## EXERCISE REQUIREMENTS
The data needs to be returned in full, exactly as it reads.

******************************

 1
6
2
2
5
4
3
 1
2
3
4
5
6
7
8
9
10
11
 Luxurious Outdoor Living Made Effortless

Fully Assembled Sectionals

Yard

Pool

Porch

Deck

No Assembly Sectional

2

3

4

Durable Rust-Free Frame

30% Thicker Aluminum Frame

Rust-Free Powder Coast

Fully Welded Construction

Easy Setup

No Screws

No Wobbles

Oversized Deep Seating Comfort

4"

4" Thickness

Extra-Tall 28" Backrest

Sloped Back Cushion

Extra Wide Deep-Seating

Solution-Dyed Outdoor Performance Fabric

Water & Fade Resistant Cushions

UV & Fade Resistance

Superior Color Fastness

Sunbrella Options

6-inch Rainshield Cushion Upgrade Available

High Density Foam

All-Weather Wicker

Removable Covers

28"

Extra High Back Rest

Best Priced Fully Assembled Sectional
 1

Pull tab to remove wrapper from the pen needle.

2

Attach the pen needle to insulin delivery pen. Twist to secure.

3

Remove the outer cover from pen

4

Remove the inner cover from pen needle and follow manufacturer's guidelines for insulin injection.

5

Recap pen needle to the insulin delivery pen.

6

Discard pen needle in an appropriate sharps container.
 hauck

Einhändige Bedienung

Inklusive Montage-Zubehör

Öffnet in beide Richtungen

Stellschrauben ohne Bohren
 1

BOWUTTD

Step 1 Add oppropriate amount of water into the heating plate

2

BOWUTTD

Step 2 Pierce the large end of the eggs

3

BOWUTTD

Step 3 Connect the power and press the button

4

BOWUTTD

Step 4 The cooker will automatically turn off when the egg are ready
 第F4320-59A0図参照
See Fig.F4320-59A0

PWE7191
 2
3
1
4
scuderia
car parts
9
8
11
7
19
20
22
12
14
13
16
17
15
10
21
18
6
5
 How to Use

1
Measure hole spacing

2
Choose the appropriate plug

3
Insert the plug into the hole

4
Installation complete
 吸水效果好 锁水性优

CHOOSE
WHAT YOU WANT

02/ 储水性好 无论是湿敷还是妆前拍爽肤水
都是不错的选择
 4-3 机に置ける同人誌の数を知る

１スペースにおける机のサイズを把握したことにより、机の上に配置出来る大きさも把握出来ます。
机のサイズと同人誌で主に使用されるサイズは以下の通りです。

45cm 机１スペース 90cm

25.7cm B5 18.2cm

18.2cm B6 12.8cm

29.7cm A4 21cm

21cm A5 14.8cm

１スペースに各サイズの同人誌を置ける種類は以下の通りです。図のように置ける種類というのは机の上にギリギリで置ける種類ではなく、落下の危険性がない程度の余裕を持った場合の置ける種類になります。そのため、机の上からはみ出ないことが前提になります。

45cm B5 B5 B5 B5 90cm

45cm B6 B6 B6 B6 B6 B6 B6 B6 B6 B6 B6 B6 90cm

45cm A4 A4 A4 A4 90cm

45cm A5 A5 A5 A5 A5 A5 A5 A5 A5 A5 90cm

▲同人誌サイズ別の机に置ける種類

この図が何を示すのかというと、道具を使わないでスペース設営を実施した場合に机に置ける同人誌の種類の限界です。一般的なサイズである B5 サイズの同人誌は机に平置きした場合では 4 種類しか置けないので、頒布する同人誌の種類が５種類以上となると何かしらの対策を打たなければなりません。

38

******************************

## THE ANSWER
 1
6
2
2
5
4
3
 1
2
3
4
5
6
7
8
9
10
11
 Luxurious Outdoor Living Made Effortless

Fully Assembled Sectionals

Yard

Pool

Porch

Deck

No Assembly Sectional

2

3

4

Durable Rust-Free Frame

30% Thicker Aluminum Frame

Rust-Free Powder Coast

Fully Welded Construction

Easy Setup

No Screws

No Wobbles

Oversized Deep Seating Comfort

4"

4" Thickness

Extra-Tall 28" Backrest

Sloped Back Cushion

Extra Wide Deep-Seating

Solution-Dyed Outdoor Performance Fabric

Water & Fade Resistant Cushions

UV & Fade Resistance

Superior Color Fastness

Sunbrella Options

6-inch Rainshield Cushion Upgrade Available

High Density Foam

All-Weather Wicker

Removable Covers

28"

Extra High Back Rest

Best Priced Fully Assembled Sectional
 1

Pull tab to remove wrapper from the pen needle.

2

Attach the pen needle to insulin delivery pen. Twist to secure.

3

Remove the outer cover from pen

4

Remove the inner cover from pen needle and follow manufacturer's guidelines for insulin injection.

5

Recap pen needle to the insulin delivery pen.

6

Discard pen needle in an appropriate sharps container.
 hauck

Einhändige Bedienung

Inklusive Montage-Zubehör

Öffnet in beide Richtungen

Stellschrauben ohne Bohren
 1

BOWUTTD

Step 1 Add oppropriate amount of water into the heating plate

2

BOWUTTD

Step 2 Pierce the large end of the eggs

3

BOWUTTD

Step 3 Connect the power and press the button

4

BOWUTTD

Step 4 The cooker will automatically turn off when the egg are ready
 第F4320-59A0図参照
See Fig.F4320-59A0

PWE7191
 2
3
1
4
scuderia
car parts
9
8
11
7
19
20
22
12
14
13
16
17
15
10
21
18
6
5
 How to Use

1
Measure hole spacing

2
Choose the appropriate plug

3
Insert the plug into the hole

4
Installation complete
 吸水效果好 锁水性优

CHOOSE
WHAT YOU WANT

02/ 储水性好 无论是湿敷还是妆前拍爽肤水
都是不错的选择
 4-3 机に置ける同人誌の数を知る

１スペースにおける机のサイズを把握したことにより、机の上に配置出来る大きさも把握出来ます。
机のサイズと同人誌で主に使用されるサイズは以下の通りです。

45cm 机１スペース 90cm

25.7cm B5 18.2cm

18.2cm B6 12.8cm

29.7cm A4 21cm

21cm A5 14.8cm

１スペースに各サイズの同人誌を置ける種類は以下の通りです。図のように置ける種類というのは机の上にギリギリで置ける種類ではなく、落下の危険性がない程度の余裕を持った場合の置ける種類になります。そのため、机の上からはみ出ないことが前提になります。

45cm B5 B5 B5 B5 90cm

45cm B6 B6 B6 B6 B6 B6 B6 B6 B6 B6 B6 B6 90cm

45cm A4 A4 A4 A4 90cm

45cm A5 A5 A5 A5 A5 A5 A5 A5 A5 A5 90cm

▲同人誌サイズ別の机に置ける種類

この図が何を示すのかというと、道具を使わないでスペース設営を実施した場合に机に置ける同人誌の種類の限界です。一般的なサイズである B5 サイズの同人誌は机に平置きした場合では 4 種類しか置けないので、頒布する同人誌の種類が５種類以上となると何かしらの対策を打たなければなりません。

38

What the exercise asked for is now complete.